*Zastawa i Ocko?*

165 9 2
                                    

Ten one-shot jest trochę długi, więc daje wam picie i jedzonko.🥪🥤

Nie przerywając, życzę miłej lektury!






Było gdzieś przed północą. Niedaleko odbudowanej stolicy, na wyboistej ciemniej drodze czerwony fiat 126p, który prowadził szesnastoletni Polska, z każdą sekundą zawijał coraz większą prędkość. W maluchu obok niego siedział zielonooki szatyn Krystian, a za nimi brązowooki również szatyn Błażej. Cała trójka była po dość porządnej libacji alkoholowej, zatem pijany polak, który prowadził samochód, raz skręcał w jedną i w drugą stronę wpadając w każdą dziurę na ulicy. Kołysało ich w środku tak bardzo, że alkohol, który trzymali Krystian z Błażejem rozlewał się po całym samochodzie, co też skutkowało zapachem wnętrza.

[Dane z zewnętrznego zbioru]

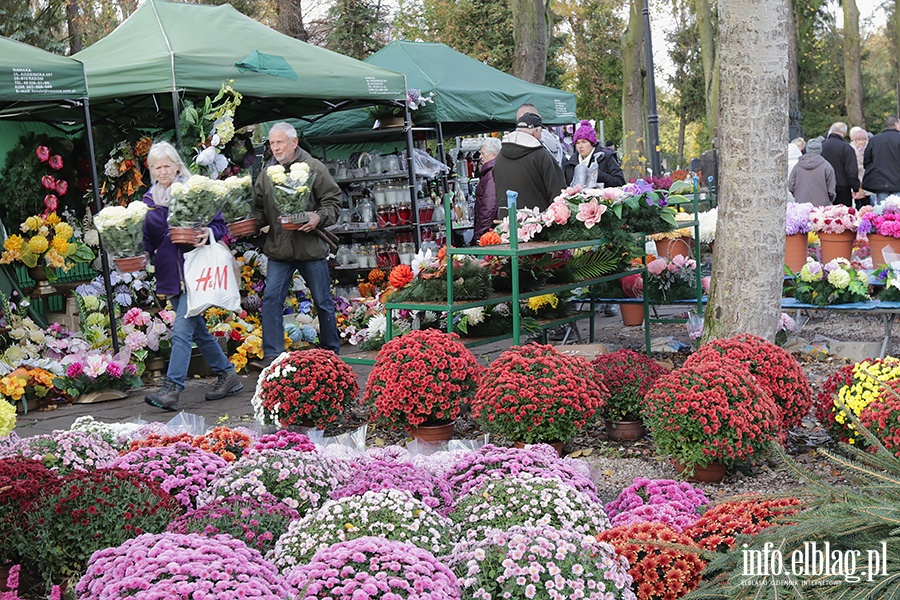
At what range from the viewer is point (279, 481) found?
395cm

A skąd mieli malucha? Było to auto, którym Polska razem z PRL-em jeździli na co dzień. Czy to do Warszawy, czy to na spotkania, które oczywiście sam wybawca polaków ZSRR organizował, czy na jakiś tam wypad. Polska, który z całej trójki wypił najwięcej kiwał się w jedną i w drugą stronę.

- Polska! Dawaj szybciej! - krzyczał brązowooki, który swoim pijackim głosem krzyknął w ucho kierującego.

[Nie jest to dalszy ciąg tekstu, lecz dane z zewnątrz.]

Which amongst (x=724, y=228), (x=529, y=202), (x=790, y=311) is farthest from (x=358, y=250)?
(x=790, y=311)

- Zapierdalaj nim! - wydarł się na cały głos Krystian, rozkładając się na niedużym siedzeniu.

Szesnastolatek, zmieniał bieg i z każdym razem dociskał pedał gazu. Przed nim droga była prosta, więc miał jak się rozpędzić. Wskazówka na liczniku, szła coraz wyżej, a prędkość dalej się zwiększała. 120, 130 i 140km/h. Osiągnęli maksymalną prędkość, pędzili tak szybko, że zielonooki otworzył okno, ze swojej strony drzwi. Wychylił głowę, i czuł jak wiatr rozwala jego bujną czuprynę. Dosłownie, czuł wiatr we włosach. Siedzący z tyłu Błażej przybliżył się, gdy poczuł wiejący wiatr otworzył swoje usta, z których wprost czuć było alkohol.

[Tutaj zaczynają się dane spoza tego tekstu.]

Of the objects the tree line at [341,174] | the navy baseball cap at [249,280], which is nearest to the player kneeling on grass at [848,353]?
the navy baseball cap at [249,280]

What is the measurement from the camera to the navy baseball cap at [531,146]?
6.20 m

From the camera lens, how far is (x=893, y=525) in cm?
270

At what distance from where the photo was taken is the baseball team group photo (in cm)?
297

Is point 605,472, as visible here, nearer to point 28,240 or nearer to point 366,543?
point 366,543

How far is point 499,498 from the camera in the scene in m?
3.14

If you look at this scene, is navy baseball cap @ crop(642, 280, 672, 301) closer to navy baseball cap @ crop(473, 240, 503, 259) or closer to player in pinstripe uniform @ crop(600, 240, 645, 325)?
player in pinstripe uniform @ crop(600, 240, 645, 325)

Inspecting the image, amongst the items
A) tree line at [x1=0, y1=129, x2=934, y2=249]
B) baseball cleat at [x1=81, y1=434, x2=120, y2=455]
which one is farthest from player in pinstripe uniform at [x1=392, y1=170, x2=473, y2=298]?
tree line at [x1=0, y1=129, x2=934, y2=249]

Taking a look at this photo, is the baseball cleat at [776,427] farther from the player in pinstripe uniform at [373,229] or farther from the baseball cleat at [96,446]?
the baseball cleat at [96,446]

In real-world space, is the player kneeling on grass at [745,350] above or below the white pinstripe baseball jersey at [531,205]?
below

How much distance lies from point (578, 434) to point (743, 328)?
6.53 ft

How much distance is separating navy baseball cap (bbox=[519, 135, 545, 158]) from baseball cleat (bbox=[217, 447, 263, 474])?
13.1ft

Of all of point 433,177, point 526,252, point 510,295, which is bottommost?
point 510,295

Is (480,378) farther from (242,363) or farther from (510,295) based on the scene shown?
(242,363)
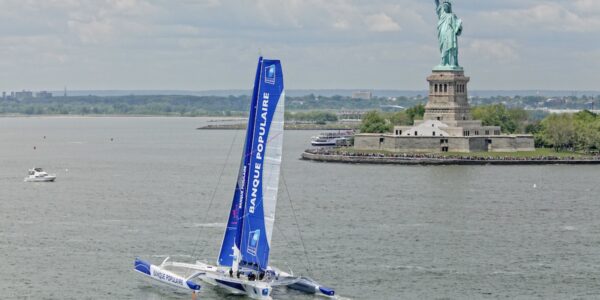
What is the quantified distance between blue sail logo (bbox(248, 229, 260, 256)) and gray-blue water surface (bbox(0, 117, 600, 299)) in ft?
6.11

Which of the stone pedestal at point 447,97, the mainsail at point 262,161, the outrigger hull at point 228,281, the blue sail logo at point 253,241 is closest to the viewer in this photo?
the outrigger hull at point 228,281

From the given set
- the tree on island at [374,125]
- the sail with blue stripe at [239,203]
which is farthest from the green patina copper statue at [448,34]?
the sail with blue stripe at [239,203]

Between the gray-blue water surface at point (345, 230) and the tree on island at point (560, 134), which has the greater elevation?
the tree on island at point (560, 134)

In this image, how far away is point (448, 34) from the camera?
136 m

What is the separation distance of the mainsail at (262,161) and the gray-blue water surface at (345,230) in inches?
87.4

Znienacka ku ich oczom ukazał się zakręt. Pojawił się on tak nagle, że Polska nie zdążył wyhamować, oraz skręcić. Całe szczęście, zielonooki zdążył znaleźć się wewnątrz pojazdu, które po chwili znalazło się w rowie.

Polska oddychał głęboko, podniósł lekko głowę zauważając rozwaloną maskę przed nim. Wtem poczuł zapach jakby palącej się benzyny, a jego pole widzenia, robiło się ciemniejsze od kłębi dymu. Nagle ktoś złapał go, pod pachami i wyciągnął drzwiami od strony pasażera. Tą osobą okazał się być Błażej, który przeciągnął go jak najdalej od dymiącego się samochodu. Polska przyglądający się maluchowi, niespodziewanie zauważył płonący ogień w wewnątrz. Dobrze zdając sobie sprawę co się właśnie może stać, zerwał się na równe nogi i wyrwał się z ucisku przyjaciela, aby go następnie złapać i pociągnąć w stronę, w którą biegł.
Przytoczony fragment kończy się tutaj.